Coordinate ELT in 2023 with Airbyte, dbt and Prefect

Orchestrate data ingestion and transformation for Snowflake data warehouse with Airbyte, dbt, and Prefect

Published in

The Prefect Blog

8 min readJan 31, 2023

When wrangling data on a small team, it’s hard not to rely on tools that help us get event data from the world to our data consumers — they’re just too useful to ignore!

Though, as a data practice scales, it can get difficult to keep track of your tools’ interactions that are not automated and visible.

This tutorial is a quick start to a simple, scalable, and maintainable ELT workflow using an open-source stack and a free-tier data warehouse. We’ll be using the following tools:

Airbyte to extract data sources and load them to a data warehouse (like Snowflake)
dbt to transform the data
Prefect to automate and observe our ecosystem of tools
GitHub as a source of event data and a place to store our code

For the purpose of illustrating an ELT pattern, we choose a fun question that serves as the motivation for the workflow:

Who are the common contributors to airbyte, dbt and prefect?

Alrighty, let’s get into it!

· Set up an Airbyte instance
· Create some Airbyte connections
∘ Create a GitHub source connection
∘ Create a Snowflake destination connection
· Create some dbt models to transform the raw data
· Write a Prefect flow to orchestrate our tools
∘ Let’s use some Prefect collections to make our lives easier
· Define a Prefect flow
· Running Airbyte connections
· Run dbt models
· Run some queries against the transformed data
· The whole enchilada
· Running our flow
· … and that’s it!
· Extending this example
· Next steps

Set up an Airbyte instance

This tutorial is based on Open-Source Airbyte. If you are using Airbyte Cloud, you’ll need to wait for the Airbyte Cloud API to programmatically interact with Airbyte from Prefect.

To set up a local Airbyte instance, follow the Airbyte Quickstart guide or use a helm chart.

Create some Airbyte connections

For this tutorial, we’ll use Airbyte’s GitHub source connector to pull data from the GitHub organizations whose repositories are used in this tutorial:

Create a GitHub source connection

All Airbyte needs to connect to GitHub is a valid personal access token.

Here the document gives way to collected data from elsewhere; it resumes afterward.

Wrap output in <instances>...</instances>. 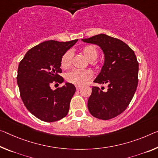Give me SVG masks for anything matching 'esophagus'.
Here are the masks:
<instances>
[{"instance_id": "obj_1", "label": "esophagus", "mask_w": 158, "mask_h": 158, "mask_svg": "<svg viewBox=\"0 0 158 158\" xmlns=\"http://www.w3.org/2000/svg\"><path fill=\"white\" fill-rule=\"evenodd\" d=\"M81 86H79V85H77V86H76V89L77 90H79V89H81Z\"/></svg>"}]
</instances>
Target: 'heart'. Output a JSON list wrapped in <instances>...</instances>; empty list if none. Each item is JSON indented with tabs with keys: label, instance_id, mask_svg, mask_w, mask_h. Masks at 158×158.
<instances>
[{
	"label": "heart",
	"instance_id": "b5f03b06",
	"mask_svg": "<svg viewBox=\"0 0 158 158\" xmlns=\"http://www.w3.org/2000/svg\"><path fill=\"white\" fill-rule=\"evenodd\" d=\"M81 52L84 57L88 60L89 62H93L96 60L98 55V51L96 47L93 45H87L81 48ZM72 56V51H67L62 57L61 59V66L63 68H67L71 64ZM92 74L91 72L86 70H79L74 69L71 72H67L65 74V79L69 83L82 85L86 84L89 80L91 78Z\"/></svg>",
	"mask_w": 158,
	"mask_h": 158
}]
</instances>
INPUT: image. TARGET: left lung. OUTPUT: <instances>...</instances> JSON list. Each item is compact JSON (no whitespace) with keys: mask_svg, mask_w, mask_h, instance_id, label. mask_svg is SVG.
Masks as SVG:
<instances>
[{"mask_svg":"<svg viewBox=\"0 0 158 158\" xmlns=\"http://www.w3.org/2000/svg\"><path fill=\"white\" fill-rule=\"evenodd\" d=\"M81 41L98 46L105 57L101 72L94 82L107 84V91L92 87L89 110L98 119H112L126 110L136 92L139 74L136 55L124 42L104 34Z\"/></svg>","mask_w":158,"mask_h":158,"instance_id":"1","label":"left lung"}]
</instances>
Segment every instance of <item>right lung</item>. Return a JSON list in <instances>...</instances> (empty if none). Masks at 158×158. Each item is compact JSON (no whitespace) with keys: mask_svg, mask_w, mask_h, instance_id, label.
<instances>
[{"mask_svg":"<svg viewBox=\"0 0 158 158\" xmlns=\"http://www.w3.org/2000/svg\"><path fill=\"white\" fill-rule=\"evenodd\" d=\"M77 41H44L27 51L19 62L17 81L21 98L27 109L42 121H58L68 113L76 91L74 84L65 82L54 91L50 84L64 81L60 76L62 57Z\"/></svg>","mask_w":158,"mask_h":158,"instance_id":"1","label":"right lung"}]
</instances>
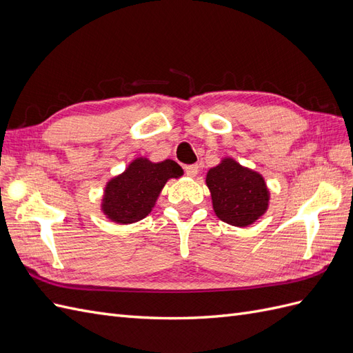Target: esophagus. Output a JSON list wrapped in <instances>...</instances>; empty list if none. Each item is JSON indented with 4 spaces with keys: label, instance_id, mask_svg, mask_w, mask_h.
I'll use <instances>...</instances> for the list:
<instances>
[{
    "label": "esophagus",
    "instance_id": "1",
    "mask_svg": "<svg viewBox=\"0 0 353 353\" xmlns=\"http://www.w3.org/2000/svg\"><path fill=\"white\" fill-rule=\"evenodd\" d=\"M184 169H185V174L188 176H196L199 174V166L197 165H187V166H184Z\"/></svg>",
    "mask_w": 353,
    "mask_h": 353
}]
</instances>
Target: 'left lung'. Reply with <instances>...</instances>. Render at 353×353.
<instances>
[{"label": "left lung", "mask_w": 353, "mask_h": 353, "mask_svg": "<svg viewBox=\"0 0 353 353\" xmlns=\"http://www.w3.org/2000/svg\"><path fill=\"white\" fill-rule=\"evenodd\" d=\"M206 184L216 216L230 225L248 227L268 208L270 193L263 178L232 159L212 168Z\"/></svg>", "instance_id": "obj_1"}]
</instances>
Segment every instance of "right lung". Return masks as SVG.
<instances>
[{
  "instance_id": "obj_1",
  "label": "right lung",
  "mask_w": 353,
  "mask_h": 353,
  "mask_svg": "<svg viewBox=\"0 0 353 353\" xmlns=\"http://www.w3.org/2000/svg\"><path fill=\"white\" fill-rule=\"evenodd\" d=\"M181 175L183 169L174 160L152 163L143 157L135 159L105 187L103 212L117 223L140 221L152 212L166 181Z\"/></svg>"
}]
</instances>
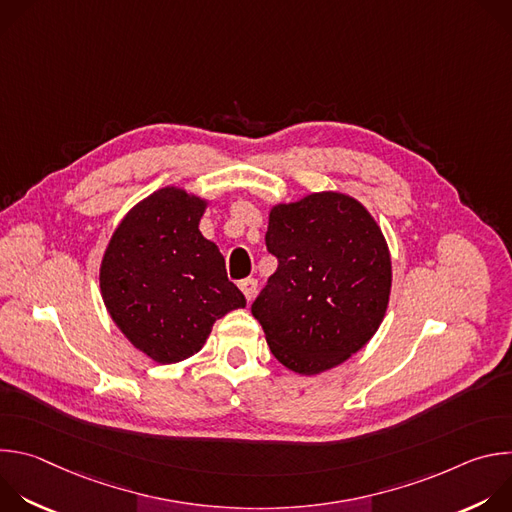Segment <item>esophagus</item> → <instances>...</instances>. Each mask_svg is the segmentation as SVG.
Here are the masks:
<instances>
[{
    "label": "esophagus",
    "mask_w": 512,
    "mask_h": 512,
    "mask_svg": "<svg viewBox=\"0 0 512 512\" xmlns=\"http://www.w3.org/2000/svg\"><path fill=\"white\" fill-rule=\"evenodd\" d=\"M239 287H241V291L245 294L247 302H253L255 294H257V279H253V277L241 279V281H239Z\"/></svg>",
    "instance_id": "obj_1"
}]
</instances>
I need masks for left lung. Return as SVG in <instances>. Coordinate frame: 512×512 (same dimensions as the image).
<instances>
[{"instance_id": "obj_1", "label": "left lung", "mask_w": 512, "mask_h": 512, "mask_svg": "<svg viewBox=\"0 0 512 512\" xmlns=\"http://www.w3.org/2000/svg\"><path fill=\"white\" fill-rule=\"evenodd\" d=\"M265 245L277 269L251 312L283 367L324 373L375 336L389 306L391 255L358 200L314 192L275 204Z\"/></svg>"}]
</instances>
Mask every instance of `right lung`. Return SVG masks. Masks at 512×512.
<instances>
[{
  "mask_svg": "<svg viewBox=\"0 0 512 512\" xmlns=\"http://www.w3.org/2000/svg\"><path fill=\"white\" fill-rule=\"evenodd\" d=\"M206 204L176 186L150 194L123 216L101 261L109 316L160 364L196 354L218 318L247 304L198 229Z\"/></svg>",
  "mask_w": 512,
  "mask_h": 512,
  "instance_id": "add662e5",
  "label": "right lung"
}]
</instances>
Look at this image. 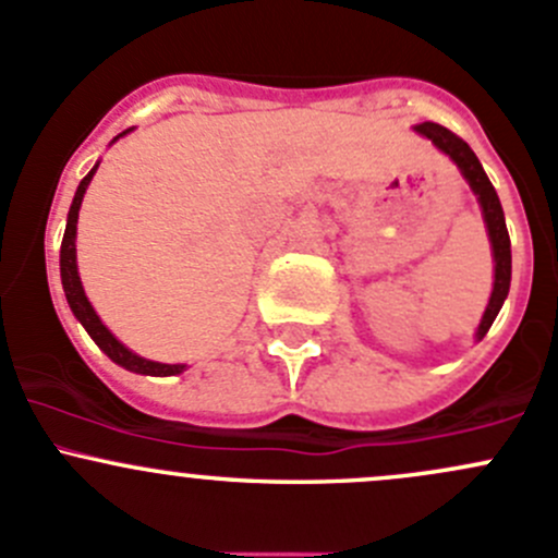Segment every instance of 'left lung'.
Segmentation results:
<instances>
[{
  "label": "left lung",
  "instance_id": "8db88e82",
  "mask_svg": "<svg viewBox=\"0 0 558 558\" xmlns=\"http://www.w3.org/2000/svg\"><path fill=\"white\" fill-rule=\"evenodd\" d=\"M415 132L429 137L442 154L451 156L456 167H459L461 174L466 178V183H470V189L477 194V202H481L483 207V218H486L488 238H492V247H494V291H492V300H488L486 313H483L481 326H477V340H481V337H486V331L492 329L494 318H497L499 307H502L505 296H508L510 291V238H508V227H505L502 205H499L497 191H494L492 180H488L486 172H483L477 156L472 154V148L459 137V134H453L451 129L432 121L418 123Z\"/></svg>",
  "mask_w": 558,
  "mask_h": 558
}]
</instances>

Let’s go ahead and create a new connection in the Airbyte UI by clicking on the Sources tab and click + New Source. Select the GitHub source connector and pass along your token (or comma-separated list of tokens to distribute load across multiple actors):

Airbyte UI when creating a GitHub source connector

For this tutorial, we’ll create a connection for each of the three GitHub organizations we’re interested in, grabbing the repository of interest for each organization.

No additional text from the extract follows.